A bit like re-gifting, yes. Here’s a re-post of my piece on Place as Person, which  originally appeared over at the lovely Mary Victoria’s place.

Place as person: Location, Location, Location!

An essential ingredient of story is the setting, the location, the place. It’s the first, best way to keep a reader anchored in the tale – to let them know very clearly where they are. And sometimes, if you do your job as a writer really, really well, the place becomes a character in its own right.

Whether you’re writing about your own back yard or Hobbiton, your reader needs to believe they are there; they are where you have put them. The world outside of the book must fade into the background – you want your reader to enter so fully into your story that they are anticipating the ripening of the apples in the orchard, or dreading the idea of the stench coming from the gutters of your gritty urban fantasy city.

There is no point writing – or indeed reading – something that puts you in a white room. You need to believe you are in the other world – that makes the experience so much the richer, so much more convincing.

One of the things I look for as a reader is that strength of place. The books I’ve enjoyed most over the years are those that have transported me somewhere else. Sometimes a writer’s ability to summon up a place is so strong that I will walk around with it as a layer over the real world for days – my head is elsewhere.

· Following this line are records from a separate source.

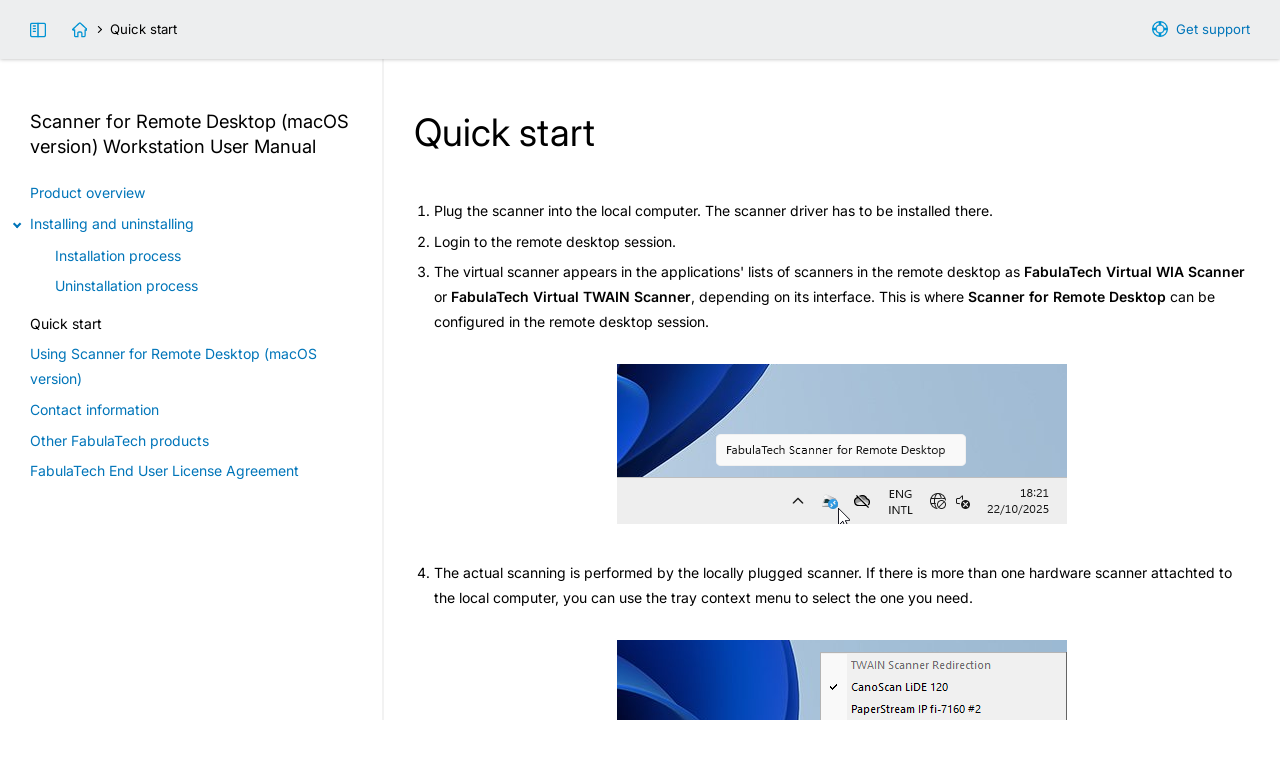

--- FILE ---
content_type: text/html; charset=UTF-8
request_url: https://www.fabulatech.com/scanner-for-remote-desktop-macos-workstation-help/quick-start.html
body_size: 1874
content:
<!doctype html>
<html lang="en">
<head>
<title>Quick start - Scanner for Remote Desktop (macOS version) Workstation User Manual</title>
<meta http-equiv="Content-Type" content="text/html;charset=utf-8">
<meta name="keywords" content="Quick start - Scanner for Remote Desktop (macOS version) Workstation User Manual, user manual, documentation, technical support">
<meta name="description" content="Quick start - Scanner for Remote Desktop (macOS version) Workstation User Manual. FabulaTech Technical Documentation.">
<meta name="viewport" content="width=device-width, initial-scale=1">
<meta name="MobileOptimized" content="320">
<meta name="HandheldFriendly" content="true">
<link rel="stylesheet" type="text/css" href="styles-help/help.css?1767698189">
<link rel="stylesheet" type="text/css" href="styles-help/colorer/shstyle.css">
<script src="styles-help/uifunctions-help.js?1764693756"></script>
<script src="styles-help/colorer/shcore.js"></script>
<script src="styles-help/colorer/multilang.js"></script>

<!--[if lte IE 9]>
<style type="text/css">
#main,
#main .inner,
#header .inner,
#footer .inner,
#index .inner {
  float:none;
  max-width:100%;
  margin:0 auto;
}
#wrapper {
  padding-bottom: 1px;
}
.sidebar,
#sidebar-link {
  display:none;
}
#main {
  margin-bottom:60px;
  width:100%;
}
#footer {
  position: absolute;
  bottom: 0;
}
#main-link {
  background-image:url("../img/icons/support-16-blue.png");
}
#index-link {
  background-image:url("../img/icons/home-16-blue.png");
}
.autocopy-btn {
  background: transparent url("../img/icons/copy-16-blue.png") center center no-repeat;
}
.autocopy-btn:hover {
  background-color: #fff;
}
#scrolltop {
  background-image:url("../img/icons/top-24-white.png");
}

#index .inner {
  min-height:230px;
  border-bottom:#f2f2f2 2px solid;
}
.contents summary:before {
  display:none;
}
.contents summary span {
  position:relative;
  left:-16px;
}
.contents summary span i {
  display:inline-block;
  vertical-align:middle;
  width:16px;
  height:16px;
  background: transparent url("../img/main/li-details.gif") left center no-repeat !important;
}
.contents details ul {
  margin-top: 0;
}
.contents .highlight:before {
  display:none;
}
.contents .highlight {
  position:relative;
  left:-16px;
  padding-left:16px;
  background: transparent url("../img/main/li-new.gif") 5px 2px no-repeat !important;
}
.contents summary.ieclosed span i {
  background: transparent url("../img/main/li-details-closed.gif") left center no-repeat !important;
}
.contents ul.ieclosed {
  display:none;
}
#header .arrow:before {
  display:none;
}
#header .arrow {
  display:inline-block;
  vertical-align:middle;
  width:8px;
  height:8px;
  background: transparent url("../img/main/arrow-right.gif") left center no-repeat !important;
  margin:0 0.5em;
}

.collapse-link:before,
.collapse-nolink:before,
.headerlink {
  display:none;
}
.collapse-link {
  background: transparent url("../img/main/li-details.gif") 5px center no-repeat !important;
}
.collapse-link.collapsed {
  background: transparent url("../img/main/li-details-closed.gif") 5px center no-repeat !important;
}
.collapse-nolink {
  background: transparent url("../img/main/li-blue.gif") 5px center no-repeat !important;
}

table {
  border-collapse: collapse;
}
td,
th {
  border:#ccc 1px solid;
}</style>
<![endif]-->

</head>

<body onload="">
<div id="wrapper">
  <div id="header">
    <div class="inner">
      <div id="nav">
        <div class="hide-on-mobile">
          <a id="main-link" target="_blank" href="https://www.fabulatech.com/support.html">Get support</a>
          <a id="sidebar-link" href="" title="Toggle sidebar">&nbsp;</a>
          <a id="index-link" href="index.html" title="Scanner for Remote Desktop (macOS version) Workstation User Manual"></a><span class="arrow"></span>Quick start        </div>
        <div class="nodisplay show-on-mobile">
          <a id="menu-link" href="index.html">Contents</a>
        </div>
      </div>
    </div>
  </div>
<div id="main"><div class="inner"><h1>Quick start</h1><ol>
 <li>Plug the scanner into the local computer. The scanner driver has to be installed there.</li>
 <li>Login to the remote desktop session.</li>
 <li>
  The virtual scanner appears in the applications' lists of scanners in the remote desktop as <strong>FabulaTech Virtual WIA Scanner</strong> or <strong>FabulaTech Virtual TWAIN Scanner</strong>, depending on its interface. This is where <strong>Scanner for Remote Desktop</strong> can be configured in the remote desktop session.
  <div class="center"><img src="img/products/scanrdp/help/tray-icon.png" alt="Tray Icon" /></div>
 </li>
 <li>
  The actual scanning is performed by the locally plugged scanner. If there is more than one hardware scanner attachted to the local computer, you can use the tray context menu to select the one you need.
  <div class="center"><img src="img/products/scanrdp/help/tray-list.png" alt="Scanners List" /></div>
 </li>
 <li>
  You can use any image capturing software for scanning, just select <strong>FabulaTech Virtual WIA Scanner</strong> or <strong>FabulaTech Virtual TWAIN Scanner</strong> as source there.
 </li>
</ol>
</div><div class="sidebar"><h4>Scanner for Remote Desktop (macOS version) Workstation <span class="nobr">User Manual</span></h4><ul class="contents">
<li class="l0"><a class="" href="overview.html">Product overview</a></li>
<li class="l0"><details open><summary><span><i></i>Installing and uninstalling</span></summary>
<ul>
<li class="l1"><a class="" href="installation.html">Installation process</a></li>
<li class="l1"><a class="" href="uninstallation.html">Uninstallation process</a></li>
</ul></details>
</li>

<li class="l0 active"><a class="" href="quick-start.html">Quick start</a></li>
<li class="l0"><a class="" href="using.html">Using Scanner for Remote Desktop (macOS version)</a></li>
<li class="l0"><a class="" href="contact-information.html">Contact information</a></li>
<li class="l0"><a class="" href="other-products.html">Other FabulaTech products</a></li>
<li class="l0"><a class="" href="license-agreement.html">FabulaTech End User License Agreement</a></li>
</ul>
   </div>
  </div>
  <div id="footer">
    <div class="inner">
      <span class="hide-on-mobile"></span>© 2000&ndash;2026 
      <a target="_blank" href="https://www.fabulatech.com/">FabulaTech, LLP</a>.<span class="hide-on-mobile"> All rights reserved.
      </span></div>
  </div>
</div>
<div title="Scroll to top" id="scrolltop"></div>
</body>
</html>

Jeff VanderMeer’s City of Saints and Madmen had that effect – can’t you smell the decay of the mushrooms, the dust of a city in decline? So did Catherine Valente’s The Orphan’s Tales – if you’re not certain that you’re sitting in the Sultan’s gardens being told about a ship that grew from a tree, then you’re not reading it right. Jane Gaskell’s Atlan series took me to the mythical land of Atlan and let me witness its last days and its fall. I walked the roads of Sheri S Tepper’s Lands of the True Game with Jinian Footseer, talking to animals and finding my way via the vibrations beneath my feet. Nancy Kress’ The White Pipes took me from rich, raw borderland castles to peasant pigsties with equal aplomb.

I read Lisa Hannett’s Bluegrass Symphony and wondered why, oh why, I could not find Tapekwa county and Two Squaw on a map. Miéville’s The Scar had me convinced I was on a floating pirate city rather than a bus, and that I should be looking for my cutlass. Stoker’s Dracula brought the Land Beyond the Forest to such striking life that one of my recurring nightmares is still set in the castle at the top of the cliff overlooking a ravine. I wake up feeling the cold breath of the full moon on my skin – sometimes I think the conjured landscape bothers me more than the vampires (these ones don’t sparkle and are consequently, effing scary).

When I wrote “Brisneyland by Night”, I wasn’t initially conscious of making my home city a character, but it was most definitely there, butting its head against mine and demanding attention.  And one of the comments I frequently hear about this story is ‘I felt like I was in Brisbane – that I knew it.’ Huzzah! My work here is done. The story is now becoming a novel, and I’ve been wandering Brisbane to find other parts of the city that speak to me: I found a tiny church at Kangaroo Point that just cried out to be included – it also solved a plot problem for me. It is one of those places that breathes.

That’s another thing – places, like people, need to have a personality to make an impact. When I first travelled in Israel, the age of the stones beneath my feet and fingers was a constant amazement. No matter what religious affiliation a location had, it called out, vibrating with age and accreted stories – sedimentary layers of history and tales! Stand in the Church of the Holy Sepulchre or the Dome of the Rock and the space will talk to you if you listen. Linlithgow Palace in Scotland, now a shell, still has a voice, it just whispers nowadays. In Canterbury Cathedral, you can stand where Thomas à Becket fell and imagine his screams – well, I can, I’m a bit weird.

Places have souls. In York I visited Clifford’s Tower many years ago – where the city’s Jewish population committed suicide in 1190 rather than be taken by the ignorant medieval rabble outside. I made it up the tower but felt sick as sick can be, overwhelmed by history and the grief embedded in the stones. I had to leave. A few years later, I visited again – same thing. This time I couldn’t even enter the tower. Weird. Strange. Very annoying. But it happened nonetheless.

Places affect us. As humans we live and we hurl ourselves against this world; just like thrown mud some part of us sticks, is left behind. The transfer goes two ways and places rub off on us too. When a writer can capture and recreate this effect in their fiction, then the work sings. Then the place becomes a person – they are the ghosts we live in.

As a writer, I know my fictional world, but I need to make sure I get that information across to my reader. It’s not about giving every detail – it’s about giving the ones that are the most relevant, the most powerful, the most representative of what you want a reader to remember about the setting. Just as we fall in love with a character, we can fall in love with a place, with its charms, its quirks, its irritations, its greatness and its limitations. And, if we’re very lucky, we can always visit the places that live on in our heads.